By Ed Mendel
September 21, 2015
After the CalPERS staff gave the board a correction last week for providing misinformation about private equity fees, the board member who has been grilling staff on the issue walked out of a private staff meeting because he was not allowed to record it.
The nation’s largest public pension system, one of the first to invest in private equity firms and their lucrative leveraged buyouts, expected to be a leader again this year by launching a new fee tracking system after three years of development.
But when a question from board member J.J. Jelincic in April revealed that CalPERS did not know the amount of “carried interest” earned by its private equity firms, there was a small wave of criticism in the national media.
In the traditional “2 and 20” fee structure, the private equity firm gets to keep 20 percent of the profit after earnings reach a basic amount. This performance incentive is called the “carried interest,” a term said to date back to 16th Century sea voyages.
At a board meeting last month, Jelincic questioned staff at length about the 2 percent management fee. At one point the investment committee chairman, Henry Jones, threatened to rule him out of order.
After the meeting, Jelincic wrote a letter to Anne Stausboll, CalPERS chief executive officer, complaining that the private equity staff he questioned, Real Desrochers and Christine Gogan, gave inaccurate, evasive and condescending responses.
“Staff is perpetuating the talking points and mythology of PE fund managers, who are continuously — and largely successfully — trying to convince the limited partners (CalPERS and other institutional investors) that they receive a more favorable deal than they actually do,” Jelincic said.
His letter included an excerpt of his questions to the staff pointing out that a key reply by Desrochers was incorrect. Ted Eliopoulos, CalPERS chief investment officer, read a correction to the board last week.

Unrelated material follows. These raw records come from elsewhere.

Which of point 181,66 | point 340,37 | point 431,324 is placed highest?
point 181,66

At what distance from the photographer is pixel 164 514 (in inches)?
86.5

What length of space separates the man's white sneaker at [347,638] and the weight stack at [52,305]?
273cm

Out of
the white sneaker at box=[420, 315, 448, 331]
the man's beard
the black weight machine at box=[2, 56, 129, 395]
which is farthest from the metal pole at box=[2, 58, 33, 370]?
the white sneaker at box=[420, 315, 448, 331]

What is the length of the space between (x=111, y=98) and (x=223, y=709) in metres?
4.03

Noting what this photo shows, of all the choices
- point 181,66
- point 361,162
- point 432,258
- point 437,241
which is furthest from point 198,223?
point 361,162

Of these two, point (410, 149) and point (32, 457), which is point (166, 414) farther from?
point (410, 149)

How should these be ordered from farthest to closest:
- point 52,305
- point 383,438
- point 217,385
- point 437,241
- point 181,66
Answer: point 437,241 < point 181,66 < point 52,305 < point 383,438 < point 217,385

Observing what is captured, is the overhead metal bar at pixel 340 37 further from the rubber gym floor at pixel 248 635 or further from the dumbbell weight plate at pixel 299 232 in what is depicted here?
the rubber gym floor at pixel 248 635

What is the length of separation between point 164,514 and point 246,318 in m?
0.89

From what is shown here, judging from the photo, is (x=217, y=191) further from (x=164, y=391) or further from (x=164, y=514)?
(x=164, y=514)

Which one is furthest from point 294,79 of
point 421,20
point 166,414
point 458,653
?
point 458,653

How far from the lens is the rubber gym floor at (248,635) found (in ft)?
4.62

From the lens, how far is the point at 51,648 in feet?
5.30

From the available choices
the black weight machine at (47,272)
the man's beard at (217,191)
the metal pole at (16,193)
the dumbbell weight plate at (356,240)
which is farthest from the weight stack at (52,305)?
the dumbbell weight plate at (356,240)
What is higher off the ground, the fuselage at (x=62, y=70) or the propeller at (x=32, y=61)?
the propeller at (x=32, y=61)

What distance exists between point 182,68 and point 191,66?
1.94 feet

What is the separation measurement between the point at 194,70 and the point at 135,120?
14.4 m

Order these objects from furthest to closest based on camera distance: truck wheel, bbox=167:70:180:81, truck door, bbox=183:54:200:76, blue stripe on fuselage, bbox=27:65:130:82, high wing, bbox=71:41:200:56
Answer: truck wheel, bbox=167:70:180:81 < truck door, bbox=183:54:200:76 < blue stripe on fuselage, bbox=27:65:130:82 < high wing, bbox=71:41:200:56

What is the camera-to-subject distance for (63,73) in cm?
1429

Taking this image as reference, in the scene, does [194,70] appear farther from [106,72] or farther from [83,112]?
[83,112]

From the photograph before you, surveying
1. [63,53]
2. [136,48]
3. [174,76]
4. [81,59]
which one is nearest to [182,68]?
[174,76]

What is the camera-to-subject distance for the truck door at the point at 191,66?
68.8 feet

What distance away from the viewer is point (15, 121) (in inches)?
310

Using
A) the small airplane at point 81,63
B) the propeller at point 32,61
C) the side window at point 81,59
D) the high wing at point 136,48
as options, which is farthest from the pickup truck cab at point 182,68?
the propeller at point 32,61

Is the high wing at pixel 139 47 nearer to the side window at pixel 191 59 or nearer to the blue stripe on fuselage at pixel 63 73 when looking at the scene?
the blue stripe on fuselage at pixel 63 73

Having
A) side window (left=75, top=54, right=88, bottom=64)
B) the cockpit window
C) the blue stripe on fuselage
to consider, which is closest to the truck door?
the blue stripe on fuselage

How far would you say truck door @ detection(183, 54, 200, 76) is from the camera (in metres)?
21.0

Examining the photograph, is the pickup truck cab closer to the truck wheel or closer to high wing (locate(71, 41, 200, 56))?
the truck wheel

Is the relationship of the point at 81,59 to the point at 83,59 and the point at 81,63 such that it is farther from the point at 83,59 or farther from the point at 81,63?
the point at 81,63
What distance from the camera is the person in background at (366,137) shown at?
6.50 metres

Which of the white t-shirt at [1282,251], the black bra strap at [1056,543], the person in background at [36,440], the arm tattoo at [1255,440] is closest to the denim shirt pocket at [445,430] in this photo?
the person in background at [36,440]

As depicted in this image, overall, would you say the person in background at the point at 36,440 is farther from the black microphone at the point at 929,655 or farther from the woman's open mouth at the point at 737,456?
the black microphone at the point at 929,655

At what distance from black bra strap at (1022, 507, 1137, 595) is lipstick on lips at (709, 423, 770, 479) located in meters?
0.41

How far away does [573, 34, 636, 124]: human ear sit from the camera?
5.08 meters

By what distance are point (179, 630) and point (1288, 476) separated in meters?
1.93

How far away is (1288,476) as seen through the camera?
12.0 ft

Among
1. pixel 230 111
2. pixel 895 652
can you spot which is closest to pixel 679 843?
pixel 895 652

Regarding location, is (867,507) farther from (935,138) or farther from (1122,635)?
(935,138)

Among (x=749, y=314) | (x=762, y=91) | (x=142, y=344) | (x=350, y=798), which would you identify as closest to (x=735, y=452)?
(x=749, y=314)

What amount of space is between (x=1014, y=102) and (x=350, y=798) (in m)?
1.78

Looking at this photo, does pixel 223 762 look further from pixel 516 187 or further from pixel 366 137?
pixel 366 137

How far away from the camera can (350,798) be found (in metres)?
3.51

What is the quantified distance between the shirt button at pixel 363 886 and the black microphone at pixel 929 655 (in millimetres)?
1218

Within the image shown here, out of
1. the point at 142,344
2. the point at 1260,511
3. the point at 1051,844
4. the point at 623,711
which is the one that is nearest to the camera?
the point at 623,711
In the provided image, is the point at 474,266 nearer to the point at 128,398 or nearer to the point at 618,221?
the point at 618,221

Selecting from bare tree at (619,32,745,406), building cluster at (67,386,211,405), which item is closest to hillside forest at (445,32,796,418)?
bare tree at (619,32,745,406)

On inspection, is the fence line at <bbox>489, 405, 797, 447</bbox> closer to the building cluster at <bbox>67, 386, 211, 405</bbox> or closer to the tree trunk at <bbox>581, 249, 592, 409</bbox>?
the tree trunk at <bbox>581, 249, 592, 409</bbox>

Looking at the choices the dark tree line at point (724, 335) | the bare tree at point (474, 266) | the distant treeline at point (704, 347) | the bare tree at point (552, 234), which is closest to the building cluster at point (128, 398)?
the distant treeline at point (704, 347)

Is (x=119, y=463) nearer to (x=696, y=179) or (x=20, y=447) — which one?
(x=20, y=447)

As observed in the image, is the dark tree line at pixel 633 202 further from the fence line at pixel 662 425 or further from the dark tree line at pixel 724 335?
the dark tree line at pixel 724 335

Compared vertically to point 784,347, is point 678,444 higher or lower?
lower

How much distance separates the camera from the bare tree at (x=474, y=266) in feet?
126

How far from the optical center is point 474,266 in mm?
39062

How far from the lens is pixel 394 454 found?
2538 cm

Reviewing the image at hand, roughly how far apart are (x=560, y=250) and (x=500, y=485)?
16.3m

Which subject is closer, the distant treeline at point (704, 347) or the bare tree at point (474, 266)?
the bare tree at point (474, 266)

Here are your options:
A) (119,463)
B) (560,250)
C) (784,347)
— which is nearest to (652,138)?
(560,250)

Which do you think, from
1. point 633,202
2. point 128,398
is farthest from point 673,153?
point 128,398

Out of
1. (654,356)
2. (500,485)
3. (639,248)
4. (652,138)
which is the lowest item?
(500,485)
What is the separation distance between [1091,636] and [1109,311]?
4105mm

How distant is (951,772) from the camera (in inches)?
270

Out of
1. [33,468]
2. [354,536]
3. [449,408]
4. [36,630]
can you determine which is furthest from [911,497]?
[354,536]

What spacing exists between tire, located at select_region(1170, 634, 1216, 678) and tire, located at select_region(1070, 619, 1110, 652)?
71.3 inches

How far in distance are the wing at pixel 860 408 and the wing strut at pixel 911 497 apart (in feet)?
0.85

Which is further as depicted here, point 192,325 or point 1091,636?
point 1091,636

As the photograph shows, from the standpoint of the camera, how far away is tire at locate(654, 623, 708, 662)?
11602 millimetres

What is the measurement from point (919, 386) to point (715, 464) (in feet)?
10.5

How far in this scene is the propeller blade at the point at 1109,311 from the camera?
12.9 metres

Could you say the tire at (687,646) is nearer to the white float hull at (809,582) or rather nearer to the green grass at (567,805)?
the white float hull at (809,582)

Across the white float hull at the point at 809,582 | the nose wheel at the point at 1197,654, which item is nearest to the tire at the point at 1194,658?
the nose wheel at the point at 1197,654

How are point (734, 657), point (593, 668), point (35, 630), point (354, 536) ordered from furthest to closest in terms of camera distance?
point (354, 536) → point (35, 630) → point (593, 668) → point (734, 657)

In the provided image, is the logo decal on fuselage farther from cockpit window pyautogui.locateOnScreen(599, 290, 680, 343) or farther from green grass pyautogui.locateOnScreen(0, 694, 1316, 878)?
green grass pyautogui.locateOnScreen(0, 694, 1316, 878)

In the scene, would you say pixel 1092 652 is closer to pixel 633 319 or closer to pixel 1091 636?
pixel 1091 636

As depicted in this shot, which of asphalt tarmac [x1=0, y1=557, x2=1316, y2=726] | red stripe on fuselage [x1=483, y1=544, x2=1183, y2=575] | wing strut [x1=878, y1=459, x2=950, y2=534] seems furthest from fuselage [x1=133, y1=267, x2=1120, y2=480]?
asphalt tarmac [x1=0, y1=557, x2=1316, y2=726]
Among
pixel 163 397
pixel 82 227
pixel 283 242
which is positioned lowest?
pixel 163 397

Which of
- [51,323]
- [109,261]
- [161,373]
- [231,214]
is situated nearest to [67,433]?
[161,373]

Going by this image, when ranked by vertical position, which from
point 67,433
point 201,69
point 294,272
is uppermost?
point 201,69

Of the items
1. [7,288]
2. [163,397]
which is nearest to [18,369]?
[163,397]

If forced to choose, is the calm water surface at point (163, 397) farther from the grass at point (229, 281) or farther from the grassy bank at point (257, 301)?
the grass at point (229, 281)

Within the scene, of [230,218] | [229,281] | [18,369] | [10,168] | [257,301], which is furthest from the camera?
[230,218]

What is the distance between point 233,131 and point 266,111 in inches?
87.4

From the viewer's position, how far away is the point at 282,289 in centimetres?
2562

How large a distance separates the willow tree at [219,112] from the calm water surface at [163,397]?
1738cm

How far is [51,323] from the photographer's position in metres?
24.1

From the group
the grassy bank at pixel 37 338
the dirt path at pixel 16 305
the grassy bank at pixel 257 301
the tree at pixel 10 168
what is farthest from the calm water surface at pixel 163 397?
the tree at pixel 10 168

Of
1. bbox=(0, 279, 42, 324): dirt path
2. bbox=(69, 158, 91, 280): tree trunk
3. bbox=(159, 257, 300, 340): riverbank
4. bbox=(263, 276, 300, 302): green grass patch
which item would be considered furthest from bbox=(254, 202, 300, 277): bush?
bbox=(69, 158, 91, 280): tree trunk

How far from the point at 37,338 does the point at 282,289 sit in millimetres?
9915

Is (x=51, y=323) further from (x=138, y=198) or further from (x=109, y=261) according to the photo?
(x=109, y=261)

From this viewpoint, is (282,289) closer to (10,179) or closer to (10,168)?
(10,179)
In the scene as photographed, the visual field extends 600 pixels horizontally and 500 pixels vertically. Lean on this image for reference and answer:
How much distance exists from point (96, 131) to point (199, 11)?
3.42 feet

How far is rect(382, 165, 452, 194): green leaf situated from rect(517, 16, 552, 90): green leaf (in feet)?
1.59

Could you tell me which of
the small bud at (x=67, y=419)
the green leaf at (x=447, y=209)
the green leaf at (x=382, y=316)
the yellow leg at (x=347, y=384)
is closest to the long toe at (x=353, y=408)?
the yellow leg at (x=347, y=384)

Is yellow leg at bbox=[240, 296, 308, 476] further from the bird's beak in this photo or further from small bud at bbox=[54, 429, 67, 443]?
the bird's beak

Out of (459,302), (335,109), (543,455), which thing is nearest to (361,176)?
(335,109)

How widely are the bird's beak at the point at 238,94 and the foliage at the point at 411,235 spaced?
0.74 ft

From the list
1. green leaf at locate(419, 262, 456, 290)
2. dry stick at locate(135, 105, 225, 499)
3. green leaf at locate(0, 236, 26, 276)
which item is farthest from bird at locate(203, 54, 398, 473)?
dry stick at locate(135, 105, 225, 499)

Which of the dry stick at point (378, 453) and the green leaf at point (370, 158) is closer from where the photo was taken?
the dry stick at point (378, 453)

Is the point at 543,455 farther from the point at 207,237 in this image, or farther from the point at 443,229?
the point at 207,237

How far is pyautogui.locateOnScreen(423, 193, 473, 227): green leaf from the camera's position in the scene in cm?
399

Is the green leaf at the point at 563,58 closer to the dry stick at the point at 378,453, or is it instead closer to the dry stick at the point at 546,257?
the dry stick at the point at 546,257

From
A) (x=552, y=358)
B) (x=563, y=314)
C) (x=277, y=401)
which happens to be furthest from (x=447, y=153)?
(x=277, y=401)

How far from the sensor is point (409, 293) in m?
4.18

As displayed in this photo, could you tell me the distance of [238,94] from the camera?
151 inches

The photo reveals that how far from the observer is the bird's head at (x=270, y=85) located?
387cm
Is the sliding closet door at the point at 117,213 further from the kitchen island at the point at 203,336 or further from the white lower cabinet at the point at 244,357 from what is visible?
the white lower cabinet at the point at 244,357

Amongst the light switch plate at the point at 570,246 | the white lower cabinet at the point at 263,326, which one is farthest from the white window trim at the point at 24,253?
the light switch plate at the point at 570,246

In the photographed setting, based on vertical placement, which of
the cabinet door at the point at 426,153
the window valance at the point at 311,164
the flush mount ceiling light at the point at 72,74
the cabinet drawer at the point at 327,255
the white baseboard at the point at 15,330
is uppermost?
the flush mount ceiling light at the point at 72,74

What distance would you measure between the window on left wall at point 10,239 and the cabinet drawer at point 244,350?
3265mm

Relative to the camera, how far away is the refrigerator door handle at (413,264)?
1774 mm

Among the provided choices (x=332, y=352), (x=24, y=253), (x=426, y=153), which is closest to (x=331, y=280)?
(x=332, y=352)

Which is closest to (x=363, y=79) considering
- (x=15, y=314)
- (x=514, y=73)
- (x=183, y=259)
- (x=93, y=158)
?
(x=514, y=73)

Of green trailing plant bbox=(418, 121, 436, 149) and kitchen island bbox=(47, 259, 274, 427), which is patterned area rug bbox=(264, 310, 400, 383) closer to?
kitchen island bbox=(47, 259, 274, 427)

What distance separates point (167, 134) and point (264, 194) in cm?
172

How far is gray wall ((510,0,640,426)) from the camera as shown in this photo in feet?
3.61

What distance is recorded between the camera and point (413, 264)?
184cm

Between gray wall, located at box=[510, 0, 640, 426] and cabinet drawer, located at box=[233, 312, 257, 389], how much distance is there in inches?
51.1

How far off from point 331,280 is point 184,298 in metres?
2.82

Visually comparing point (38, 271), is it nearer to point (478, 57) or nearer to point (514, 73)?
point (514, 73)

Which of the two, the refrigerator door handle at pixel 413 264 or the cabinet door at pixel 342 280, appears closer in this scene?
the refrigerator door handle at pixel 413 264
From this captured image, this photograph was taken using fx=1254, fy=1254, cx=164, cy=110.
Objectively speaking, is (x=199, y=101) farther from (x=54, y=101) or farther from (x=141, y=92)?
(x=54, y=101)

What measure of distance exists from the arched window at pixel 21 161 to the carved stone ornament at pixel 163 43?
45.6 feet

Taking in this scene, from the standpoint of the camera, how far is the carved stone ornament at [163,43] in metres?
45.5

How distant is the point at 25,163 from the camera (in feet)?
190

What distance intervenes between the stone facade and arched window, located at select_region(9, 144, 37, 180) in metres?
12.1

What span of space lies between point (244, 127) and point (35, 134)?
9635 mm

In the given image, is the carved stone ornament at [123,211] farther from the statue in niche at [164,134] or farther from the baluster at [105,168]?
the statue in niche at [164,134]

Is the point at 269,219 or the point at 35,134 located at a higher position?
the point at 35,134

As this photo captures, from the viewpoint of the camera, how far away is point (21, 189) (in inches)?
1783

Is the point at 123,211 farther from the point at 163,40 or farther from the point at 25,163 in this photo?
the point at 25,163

“We were asked if a management fee is $100 and the fee to the portfolio company is $50 and there is a 100 percent offset to the limited partner, will the general partner (the private equity firm) ultimately collect $100,” said Eliopoulos. “The answer is ‘yes.’ We should have answered ‘yes’ instead of ‘no.’”
The Desrochers error and the Jelincic letter led to another small wave of criticism in the national media, notably in the Financial Times and Fortune magazine. CalPERS responded with a “For the Record” defense of its private equity investments, averaging 12.3 percent returns over the last 20 years.